** MATERIAL PROVIDED **
━━━━━━━━━━━━━━━━
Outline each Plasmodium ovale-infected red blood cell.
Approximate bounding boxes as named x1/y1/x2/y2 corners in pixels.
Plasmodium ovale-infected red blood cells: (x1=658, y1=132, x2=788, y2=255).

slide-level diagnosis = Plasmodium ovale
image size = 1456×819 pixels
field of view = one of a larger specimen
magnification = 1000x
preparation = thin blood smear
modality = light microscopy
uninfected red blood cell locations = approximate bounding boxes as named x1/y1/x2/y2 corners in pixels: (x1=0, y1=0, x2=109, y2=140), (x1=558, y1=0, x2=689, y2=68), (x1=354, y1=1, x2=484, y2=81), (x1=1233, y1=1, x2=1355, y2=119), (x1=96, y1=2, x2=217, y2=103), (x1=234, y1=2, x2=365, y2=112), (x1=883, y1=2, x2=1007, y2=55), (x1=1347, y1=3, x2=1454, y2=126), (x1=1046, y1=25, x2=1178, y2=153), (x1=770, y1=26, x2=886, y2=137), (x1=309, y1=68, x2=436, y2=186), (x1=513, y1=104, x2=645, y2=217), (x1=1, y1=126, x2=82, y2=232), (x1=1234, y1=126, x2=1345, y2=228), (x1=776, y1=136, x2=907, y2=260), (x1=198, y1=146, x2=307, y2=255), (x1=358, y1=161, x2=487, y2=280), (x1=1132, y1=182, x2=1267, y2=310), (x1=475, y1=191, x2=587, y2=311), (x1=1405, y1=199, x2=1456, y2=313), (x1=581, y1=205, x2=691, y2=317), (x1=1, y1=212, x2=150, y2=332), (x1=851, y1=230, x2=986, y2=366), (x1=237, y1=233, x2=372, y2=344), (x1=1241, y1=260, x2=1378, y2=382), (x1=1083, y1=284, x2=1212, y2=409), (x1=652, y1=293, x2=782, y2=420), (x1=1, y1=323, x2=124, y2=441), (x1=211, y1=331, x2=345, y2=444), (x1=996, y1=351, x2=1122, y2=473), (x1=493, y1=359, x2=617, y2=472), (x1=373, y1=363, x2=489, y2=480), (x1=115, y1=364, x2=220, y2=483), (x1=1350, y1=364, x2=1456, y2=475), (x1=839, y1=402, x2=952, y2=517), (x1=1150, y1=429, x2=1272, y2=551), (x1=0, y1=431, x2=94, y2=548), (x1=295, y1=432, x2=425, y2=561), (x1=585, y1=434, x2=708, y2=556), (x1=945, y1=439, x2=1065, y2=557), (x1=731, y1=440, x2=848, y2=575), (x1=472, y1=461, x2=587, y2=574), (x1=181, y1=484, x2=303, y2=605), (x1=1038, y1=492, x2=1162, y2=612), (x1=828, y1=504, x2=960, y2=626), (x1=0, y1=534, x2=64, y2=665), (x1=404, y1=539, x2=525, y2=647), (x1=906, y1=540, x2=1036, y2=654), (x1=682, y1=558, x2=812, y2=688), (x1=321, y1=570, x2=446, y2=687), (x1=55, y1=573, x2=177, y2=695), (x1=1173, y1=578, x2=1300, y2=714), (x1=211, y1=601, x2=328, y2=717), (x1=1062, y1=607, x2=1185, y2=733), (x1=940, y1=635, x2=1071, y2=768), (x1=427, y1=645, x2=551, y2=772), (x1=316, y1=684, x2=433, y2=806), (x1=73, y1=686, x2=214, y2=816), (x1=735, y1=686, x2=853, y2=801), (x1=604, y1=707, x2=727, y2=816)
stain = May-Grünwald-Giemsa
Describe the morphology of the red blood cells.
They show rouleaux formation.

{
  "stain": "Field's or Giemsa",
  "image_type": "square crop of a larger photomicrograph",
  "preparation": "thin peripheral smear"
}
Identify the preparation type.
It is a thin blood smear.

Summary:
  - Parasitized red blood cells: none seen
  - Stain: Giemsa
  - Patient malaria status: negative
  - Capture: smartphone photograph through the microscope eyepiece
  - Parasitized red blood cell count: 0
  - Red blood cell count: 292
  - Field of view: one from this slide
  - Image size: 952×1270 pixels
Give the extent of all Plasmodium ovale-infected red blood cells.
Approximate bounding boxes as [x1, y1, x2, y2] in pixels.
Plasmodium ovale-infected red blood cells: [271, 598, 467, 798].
━━━━━━━━━━━━━━━━
** WORK INSTRUCTIONS **
I would like the records restated exactly, with every line intact.

** RESULT OF THE EXERCISE **
Outline each Plasmodium ovale-infected red blood cell.
Approximate bounding boxes as named x1/y1/x2/y2 corners in pixels.
Plasmodium ovale-infected red blood cells: (x1=658, y1=132, x2=788, y2=255).

slide-level diagnosis = Plasmodium ovale
image size = 1456×819 pixels
field of view = one of a larger specimen
magnification = 1000x
preparation = thin blood smear
modality = light microscopy
uninfected red blood cell locations = approximate bounding boxes as named x1/y1/x2/y2 corners in pixels: (x1=0, y1=0, x2=109, y2=140), (x1=558, y1=0, x2=689, y2=68), (x1=354, y1=1, x2=484, y2=81), (x1=1233, y1=1, x2=1355, y2=119), (x1=96, y1=2, x2=217, y2=103), (x1=234, y1=2, x2=365, y2=112), (x1=883, y1=2, x2=1007, y2=55), (x1=1347, y1=3, x2=1454, y2=126), (x1=1046, y1=25, x2=1178, y2=153), (x1=770, y1=26, x2=886, y2=137), (x1=309, y1=68, x2=436, y2=186), (x1=513, y1=104, x2=645, y2=217), (x1=1, y1=126, x2=82, y2=232), (x1=1234, y1=126, x2=1345, y2=228), (x1=776, y1=136, x2=907, y2=260), (x1=198, y1=146, x2=307, y2=255), (x1=358, y1=161, x2=487, y2=280), (x1=1132, y1=182, x2=1267, y2=310), (x1=475, y1=191, x2=587, y2=311), (x1=1405, y1=199, x2=1456, y2=313), (x1=581, y1=205, x2=691, y2=317), (x1=1, y1=212, x2=150, y2=332), (x1=851, y1=230, x2=986, y2=366), (x1=237, y1=233, x2=372, y2=344), (x1=1241, y1=260, x2=1378, y2=382), (x1=1083, y1=284, x2=1212, y2=409), (x1=652, y1=293, x2=782, y2=420), (x1=1, y1=323, x2=124, y2=441), (x1=211, y1=331, x2=345, y2=444), (x1=996, y1=351, x2=1122, y2=473), (x1=493, y1=359, x2=617, y2=472), (x1=373, y1=363, x2=489, y2=480), (x1=115, y1=364, x2=220, y2=483), (x1=1350, y1=364, x2=1456, y2=475), (x1=839, y1=402, x2=952, y2=517), (x1=1150, y1=429, x2=1272, y2=551), (x1=0, y1=431, x2=94, y2=548), (x1=295, y1=432, x2=425, y2=561), (x1=585, y1=434, x2=708, y2=556), (x1=945, y1=439, x2=1065, y2=557), (x1=731, y1=440, x2=848, y2=575), (x1=472, y1=461, x2=587, y2=574), (x1=181, y1=484, x2=303, y2=605), (x1=1038, y1=492, x2=1162, y2=612), (x1=828, y1=504, x2=960, y2=626), (x1=0, y1=534, x2=64, y2=665), (x1=404, y1=539, x2=525, y2=647), (x1=906, y1=540, x2=1036, y2=654), (x1=682, y1=558, x2=812, y2=688), (x1=321, y1=570, x2=446, y2=687), (x1=55, y1=573, x2=177, y2=695), (x1=1173, y1=578, x2=1300, y2=714), (x1=211, y1=601, x2=328, y2=717), (x1=1062, y1=607, x2=1185, y2=733), (x1=940, y1=635, x2=1071, y2=768), (x1=427, y1=645, x2=551, y2=772), (x1=316, y1=684, x2=433, y2=806), (x1=73, y1=686, x2=214, y2=816), (x1=735, y1=686, x2=853, y2=801), (x1=604, y1=707, x2=727, y2=816)
stain = May-Grünwald-Giemsa
Describe the morphology of the red blood cells.
They show rouleaux formation.

{
  "stain": "Field's or Giemsa",
  "image_type": "square crop of a larger photomicrograph",
  "preparation": "thin peripheral smear"
}
Identify the preparation type.
It is a thin blood smear.

Summary:
  - Parasitized red blood cells: none seen
  - Stain: Giemsa
  - Patient malaria status: negative
  - Capture: smartphone photograph through the microscope eyepiece
  - Parasitized red blood cell count: 0
  - Red blood cell count: 292
  - Field of view: one from this slide
  - Image size: 952×1270 pixels
Give the extent of all Plasmodium ovale-infected red blood cells.
Approximate bounding boxes as [x1, y1, x2, y2] in pixels.
Plasmodium ovale-infected red blood cells: [271, 598, 467, 798].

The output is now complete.